■ **PROVIDED TEXT**:
»»

Преглед на файлове

escape entities in haxe.xml.Parser (fixed issue #1431)

Simon Krajewski преди 12 години
родител
ревизия
468fb6c7ef
променени са 6 файла, в които са добавени 77 реда и са изтрити 35 реда
  1. 1 1
      std/cpp/_std/Xml.hx
  2. 44 3
      std/haxe/xml/Parser.hx
  3. 1 1
      std/js/_std/Xml.hx
  4. 1 1
      std/neko/_std/Xml.hx
  5. 14 27
      std/php/_std/Xml.hx
  6. 16 2
      tests/unit/TestXML.hx

+ 1 - 1
std/cpp/_std/Xml.hx

@@ -380,7 +380,7 @@ enum XmlType {
 			s.add(_nodeName);
 			s.addChar(">".code);
 		case Xml.PCData:
-			s.add(_nodeValue);
+			s.add(StringTools.htmlEscape(_nodeValue));
 		case Xml.CData:
 			s.add("<![CDATA[");
 			s.add(_nodeValue);

+ 44 - 3
std/haxe/xml/Parser.hx

@@ -43,10 +43,22 @@ extern private class S {
 	public static inline var COMMENT		= 15;
 	public static inline var DOCTYPE		= 16;
 	public static inline var CDATA			= 17;
+	public static inline var ESCAPE			= 18;
 }
 
 class Parser
 {
+	static var escapes = {
+		var h = new haxe.ds.StringMap();
+		h.set("lt", "<");
+		h.set("gt", ">");
+		h.set("amp", "&");
+		h.set("quot", '"');
+		h.set("apos", "'");
+		h.set("nbsp", String.fromCharCode(160));
+		h;
+	}
+	
 	static public function parse(str:String)
 	{
 		var doc = Xml.createDocument();
@@ -64,7 +76,7 @@ class Parser
 		var nsubs = 0;
 		var nbrackets = 0;
 		var c = str.fastCodeAt(p);
-
+		var buf = new StringBuf();
 		while (!c.isEof())
 		{
 			switch(state)
@@ -95,12 +107,25 @@ class Parser
 				case S.PCDATA:
 					if (c == '<'.code)
 					{
-						var child = Xml.createPCData(str.substr(start, p - start));
+						#if php
+						var child = Xml.createPCDataFromCustomParser(buf.toString() + str.substr(start, p - start));
+						#else
+						var child = Xml.createPCData(buf.toString() + str.substr(start, p - start));
+						#end
+						buf = new StringBuf();
 						parent.addChild(child);
 						nsubs++;
 						state = S.IGNORE_SPACES;
 						next = S.BEGIN_NODE;
 					}
+					#if !flash9
+					else if (c == '&'.code) {
+						buf.addSub(str, start, p - start);
+						state = S.ESCAPE;
+						next = S.PCDATA;
+						start = p + 1;
+					}
+					#end
 				case S.CDATA:
 					if (c == ']'.code && str.fastCodeAt(p + 1) == ']'.code && str.fastCodeAt(p + 2) == '>'.code)
 					{
@@ -279,6 +304,22 @@ class Parser
 						parent.addChild(Xml.createProlog(str));
 						state = S.BEGIN;
 					}
+				case S.ESCAPE:
+					if (c == ';'.code)

««

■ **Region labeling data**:
»»

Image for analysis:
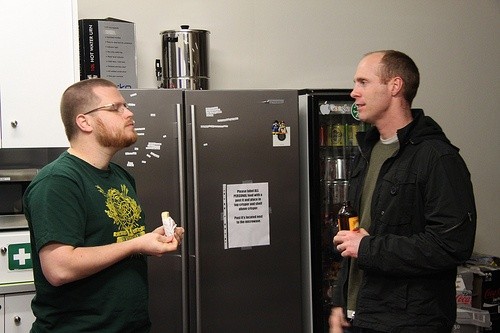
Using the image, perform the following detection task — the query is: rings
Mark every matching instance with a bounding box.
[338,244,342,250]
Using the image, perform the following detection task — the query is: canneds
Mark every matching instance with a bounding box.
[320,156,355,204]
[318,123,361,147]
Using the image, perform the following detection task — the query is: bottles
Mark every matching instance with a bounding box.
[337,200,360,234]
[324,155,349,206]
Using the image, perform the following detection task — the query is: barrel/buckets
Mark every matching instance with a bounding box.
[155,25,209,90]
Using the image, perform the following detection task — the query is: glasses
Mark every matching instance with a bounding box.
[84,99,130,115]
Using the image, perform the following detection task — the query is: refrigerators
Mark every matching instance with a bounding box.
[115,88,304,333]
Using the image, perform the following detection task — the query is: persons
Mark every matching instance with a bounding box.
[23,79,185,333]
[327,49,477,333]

««
»»

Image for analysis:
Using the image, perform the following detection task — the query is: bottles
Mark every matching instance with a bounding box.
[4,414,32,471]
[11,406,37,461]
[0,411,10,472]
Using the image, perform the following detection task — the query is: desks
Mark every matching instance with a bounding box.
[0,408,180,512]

««

■ **PROBLEMS**:
(a) Summarize the commit page for the haxe.xml.Parser entity-escaping fix in three sentences.
(b) Continue the haxe.xml.Parser commit diff from the line that checks for a semicolon in the ESCAPE case.

■ **TASK ANSWERS**:
(a) Simon Krajewski's commit "escape entities in haxe.xml.Parser" fixes issue #1431 and changes six files, adding 77 lines and removing 35. In std/cpp/_std/Xml.hx, PCData nodes are now written through StringTools.htmlEscape instead of being added as raw node values. In std/haxe/xml/Parser.hx, a new ESCAPE state with the value 18 is added, along with a map from the entity names lt, gt, amp, quot, apos and nbsp to their characters and a buffer that collects text when an "&" is met inside PCDATA.

(b)
+					{
+						var s = str.substr(start, p - start);
+						if (s.fastCodeAt(0) == '#'.code) {
+							var i = s.fastCodeAt(1) == 'x'.code
+								? Std.parseInt("0" +s.substr(1, s.length - 1))
+								: Std.parseInt(s.substr(1, s.length - 1));
+							buf.add(String.fromCharCode(i));
+						} else if (!escapes.exists(s))
+							buf.add('&$s;');
+						else
+							buf.add(escapes.get(s));
+						start = p + 1;
+						state = next;
+					}
 			}
 			c = str.fastCodeAt(++p);
 		}
@@ -292,7 +333,7 @@ class Parser
 		if (state == S.PCDATA)
 		{
 			if (p != start || nsubs == 0)
-				parent.addChild(Xml.createPCData(str.substr(start, p - start)));
+				parent.addChild(Xml.createPCData(buf.toString() + str.substr(start, p - start)));
 			return p;
 		}
 		

+ 1 - 1
std/js/_std/Xml.hx

@@ -280,7 +280,7 @@ enum XmlType {
 
 	public function toString() : String {
 		if( nodeType == Xml.PCData )
-			return _nodeValue;
+			return StringTools.htmlEscape(_nodeValue);
 		if( nodeType == Xml.CData )
 			return "<![CDATA["+_nodeValue+"]]>";
 		if( nodeType == Xml.Comment )

+ 1 - 1
std/neko/_std/Xml.hx

@@ -387,7 +387,7 @@ enum XmlType {
 			s.add(_nodeName);
 			s.addChar(">".code);
 		case Xml.PCData:
-			s.add(_nodeValue);
+			s.add(StringTools.htmlEscape(_nodeValue));
 		case Xml.CData:
 			s.add("<![CDATA[");
 			s.add(_nodeValue);

+ 14 - 27
std/php/_std/Xml.hx

@@ -20,30 +20,6 @@
  * DEALINGS IN THE SOFTWARE.
  */
 import php.Lib;
-/*
- * Copyright (c) 2005, The haXe Project Contributors
- * All rights reserved.
- * Redistribution and use in source and binary forms, with or without
- * modification, are permitted provided that the following conditions are met:
- *
- *   - Redistributions of source code must retain the above copyright
- *     notice, this list of conditions and the following disclaimer.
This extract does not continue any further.